● Text excerpt:
┌──

She also thanked the transport teams, including STARS in Saskatchewan and air ambulances from Alberta, as well as the ground transport partners.

STARS also contributed their communications centre, allowing hospital staff to stay in constant communication as the situation unfolded.

“Knowing how busy volumes are, the three emergency and acute centres in Saskatoon all pulled together to be able to efficiently care for the patients coming in that were quite critical,” she said.

“Everyone worked well together, right from entry through to ICU, emergency, the operating room, right up to the unit. A lot of credit to our teams who came in and helped to care for patients that came through our doors.”

Dr. Susan Shaw, a chief medical officer with the health authority in Saskatoon, said medical professionals from across Saskatchewan came together to free up space in the Saskatoon emergency rooms and units.

“While we were seeing a lot of important work being done in Saskatoon, hospitals across the province were able to pitch in and help take on additional patients so there would be capacity. I’m very proud of that,” she said.

“I really did see physicians and teams come together. There were immediate offers of support as soon as the news went out.”

One of those physicians working through the night was Dr. Hassan Masri. He posted his account to Facebook before speaking to several news outlets. He described the night as the “longest, worst and most tragic” of his career.

“Meeting each family and explaining the extent of each injury was nothing short of a painful exercise of cruelty.”

Masri thanked the ER nurses first and foremost, for saving many and comforting hundreds of others. He also thanked the physicians, from surgeons to specialists, who came into work, or called in and insisted that they be called in if they could help. He thanked respiratory therapists, the health authority, social workers and everyday residents who helped beyond what would normally be expected.

“May this be my first and final Code Orange,” he wrote. “Never want to see what I saw again. What an honour to know that you all have helped save a large number of lives. Thank you everyone and may those painful hours be followed by many many hours and days of healing.”

└──

● Actions to take:
**A.** In the excerpt about the Saskatoon hospital response, how did Dr. Hassan Masri describe the night?
**B.** Return the passage of the Saskatoon hospital excerpt that runs from "She also thanked" down to "the situation unfolded.", copied word for word.

● Given information:
┌──

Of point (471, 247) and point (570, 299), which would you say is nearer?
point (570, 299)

└──

● Answers by item:
**A.** He called it the "longest, worst and most tragic" night of his career.

**B.**
She also thanked the transport teams, including STARS in Saskatchewan and air ambulances from Alberta, as well as the ground transport partners.

STARS also contributed their communications centre, allowing hospital staff to stay in constant communication as the situation unfolded.